Since we have such an international community, it's imperative that we tweet our posts more than once per day. We try not to go overboard, but will often tweet the same content 3 different times throughout the day. Each time changing up the text so it's not exactly the same.
great point! it may interesting to track visits for each tweet time and see how they compare... probably pretty equally.
Love this data and the analysis that accompanies it. Would like to see more in depth statistical posts of this nature on SEOMoz - well done FollowerWonk!
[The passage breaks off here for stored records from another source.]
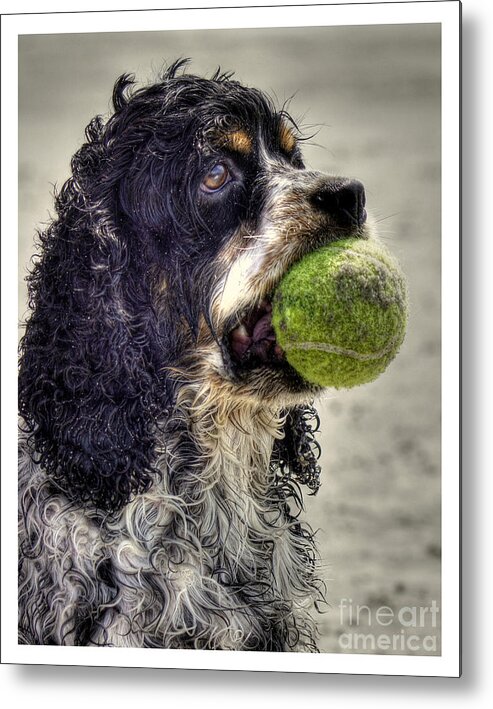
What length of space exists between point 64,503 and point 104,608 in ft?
0.97

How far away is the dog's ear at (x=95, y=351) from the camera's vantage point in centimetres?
226

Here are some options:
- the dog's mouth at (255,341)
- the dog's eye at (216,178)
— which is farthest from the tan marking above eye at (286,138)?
the dog's mouth at (255,341)

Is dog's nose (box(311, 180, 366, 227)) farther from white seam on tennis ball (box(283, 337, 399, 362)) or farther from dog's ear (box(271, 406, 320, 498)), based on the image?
dog's ear (box(271, 406, 320, 498))

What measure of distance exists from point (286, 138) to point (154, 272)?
0.48m

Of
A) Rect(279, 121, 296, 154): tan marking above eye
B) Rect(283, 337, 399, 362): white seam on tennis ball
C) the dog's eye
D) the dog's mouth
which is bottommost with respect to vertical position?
Rect(283, 337, 399, 362): white seam on tennis ball

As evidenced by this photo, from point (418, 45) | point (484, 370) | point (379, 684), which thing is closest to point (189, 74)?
point (418, 45)

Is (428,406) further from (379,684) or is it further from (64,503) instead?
(64,503)

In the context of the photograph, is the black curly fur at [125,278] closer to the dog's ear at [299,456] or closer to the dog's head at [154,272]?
the dog's head at [154,272]

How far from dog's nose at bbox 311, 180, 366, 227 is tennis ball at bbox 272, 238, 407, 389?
0.19 ft

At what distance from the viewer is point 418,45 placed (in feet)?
7.39

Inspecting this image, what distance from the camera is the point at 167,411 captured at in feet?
7.43

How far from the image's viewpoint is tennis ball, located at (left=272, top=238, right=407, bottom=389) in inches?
78.6

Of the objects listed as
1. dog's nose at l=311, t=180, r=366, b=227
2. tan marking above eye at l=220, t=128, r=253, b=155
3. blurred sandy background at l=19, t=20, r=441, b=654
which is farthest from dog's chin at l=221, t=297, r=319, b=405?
tan marking above eye at l=220, t=128, r=253, b=155

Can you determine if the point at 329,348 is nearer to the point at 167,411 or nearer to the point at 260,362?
the point at 260,362
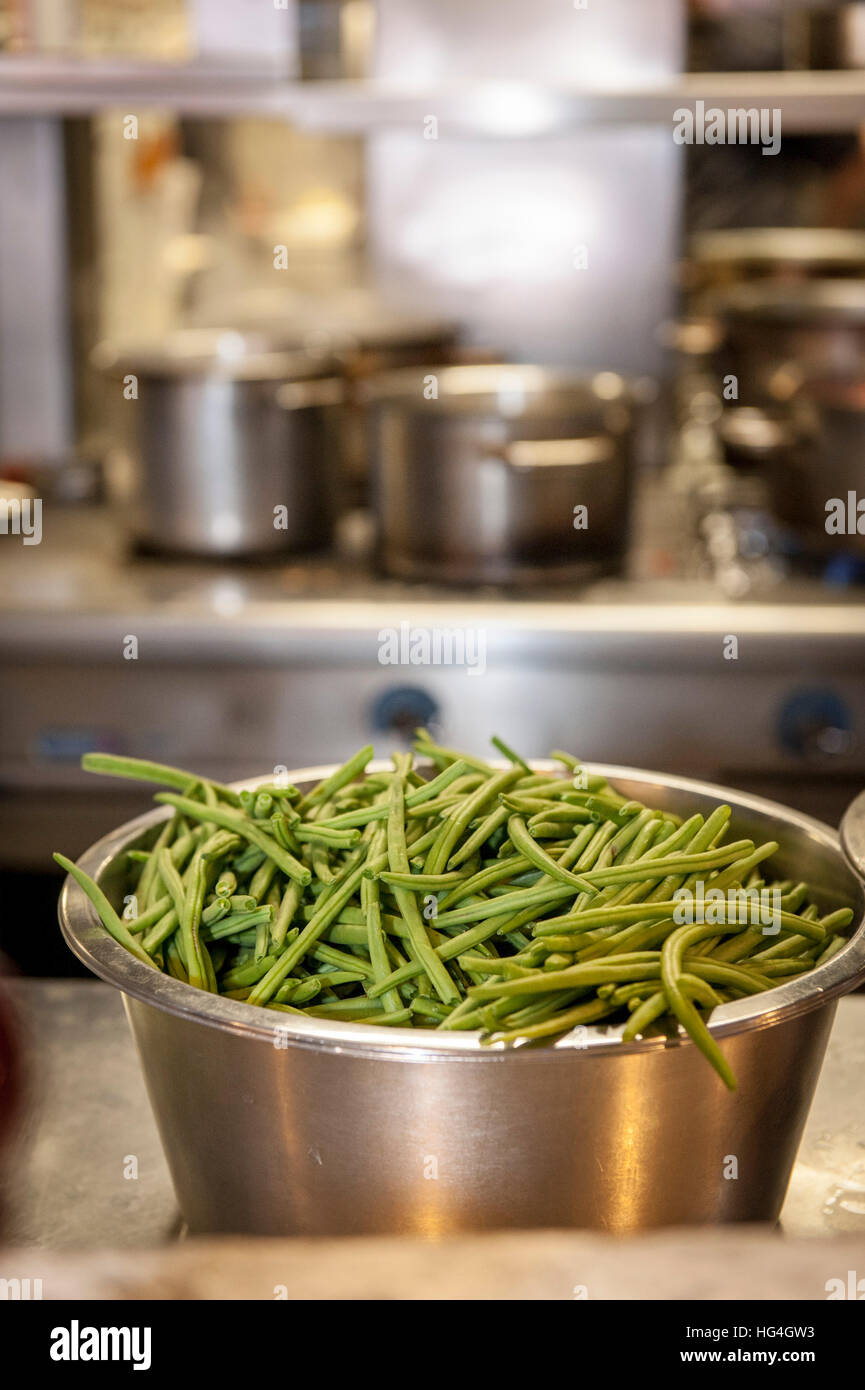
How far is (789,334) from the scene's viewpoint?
2.67 meters

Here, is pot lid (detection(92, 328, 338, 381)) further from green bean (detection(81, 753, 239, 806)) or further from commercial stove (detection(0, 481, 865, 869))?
green bean (detection(81, 753, 239, 806))

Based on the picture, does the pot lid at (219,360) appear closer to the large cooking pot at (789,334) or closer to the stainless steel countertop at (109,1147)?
the large cooking pot at (789,334)

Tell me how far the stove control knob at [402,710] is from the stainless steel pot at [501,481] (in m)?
0.19

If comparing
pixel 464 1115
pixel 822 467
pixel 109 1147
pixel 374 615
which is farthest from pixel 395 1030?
pixel 822 467

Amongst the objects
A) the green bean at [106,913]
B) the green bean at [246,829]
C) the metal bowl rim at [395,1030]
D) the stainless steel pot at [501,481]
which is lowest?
the metal bowl rim at [395,1030]

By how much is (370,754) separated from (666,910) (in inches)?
11.9

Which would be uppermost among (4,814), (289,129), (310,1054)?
(289,129)

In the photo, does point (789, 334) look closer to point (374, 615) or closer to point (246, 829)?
point (374, 615)

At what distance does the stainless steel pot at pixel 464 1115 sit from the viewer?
76cm

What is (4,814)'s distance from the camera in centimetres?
236

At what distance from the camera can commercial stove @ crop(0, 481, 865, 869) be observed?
2.24 m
Very interesting post. I am a late-adopter to Twitter and after about 18 months am only now getting the hang of it and really understanding how to use it to communicate effectively. I have a question related to David's comment and your followup comment regarding users who "Retweet" their blogposts on a schedule after a new one comes out. I remember reading somewhere that Guy Kawasaki retweets his blogposts 8 hours apart for several days after a new one comes out. Is this technically a Retweet or a "repost." Regardless, how many days in a row is this valuable? For example, How many times does Rand Retweet or "Repost" a tweet about a new blog entry?
Is the average life of each of those "Retweets" the same as the one that came before it or different?
So much to digest! Thanks!
Dana
Hi Dana: Those would be reposts, although really they kinda are "retweets". But that latter terminology is reserved, I suppose, for "official" retweets (meaning, an "endorsement" you do to another person's tweet via Twitter's API). As for value, not sure! It's hard to test stuff like that as the data is relatively sparse. I never see Rand tweet his blog post more than twice, and that's probably the max you want to do. One thing to be sensitive to is that while subsequent tweets may result in more traffic, they may also result in some people tuning you out (e.g., unfollowing you).
Precisely. chronic mass-tweeters are more annoying than yesterday's stinky milk. So you have to do it with extreme caution and with amusing copywriting, to make your followers see that there's a reason for tweeting the same post more than once.
This post is awesome, it should get promoted to blog.twitter.com ;)
Thanks for taking the time to talk about this, I feel strongly about it and really like mastering more on this subject. If feasible, as you acquire experience, would you mind updating your blog with much more information and facts? It is very helpful for me.
I am going to look for more information to complement the knowledge that you have given us, it is very interesting thank you very much
Peter you make my heart by writing this great post and the importance or lifespan of a tweet really have worth and if someone can get its value it will be a great opportunity for him. I agree with you that not all the tweets of same worth but if you are innovative in your thoughts and can generate the best content like this one there will not be anything left for the less traffic.
I always like when we can collect data to prove that what we already knew from common sense and simple thinking about the process(es). At least it confirms the research methods. :)
thanks for the share! To me life span of a tweet depends upon the amount of traffic it gets in terms of RT's, mentions etc. You can't really figure out exactly what would work or what would not. It's a user oriented result feature to me.
Regards
good job pete!
I definitely view RT's as an extremely valuable form of marketing- it's interesting to see how long these tweets remain viable to the average user. I think there is a huge untapped potential when it comes to twitter and retweeting. Businesses could really benefit from trying to increase their retweets and can do so in a very cost effective way. It wouldn't cost much for huge corporations to run contests with merchandise or gift card give-aways. You also look at the large number of retweets celebrities and athletes receive. Inking them up to endorsement deals and having them casually or naturally tweet about a certain product could be a huge deal.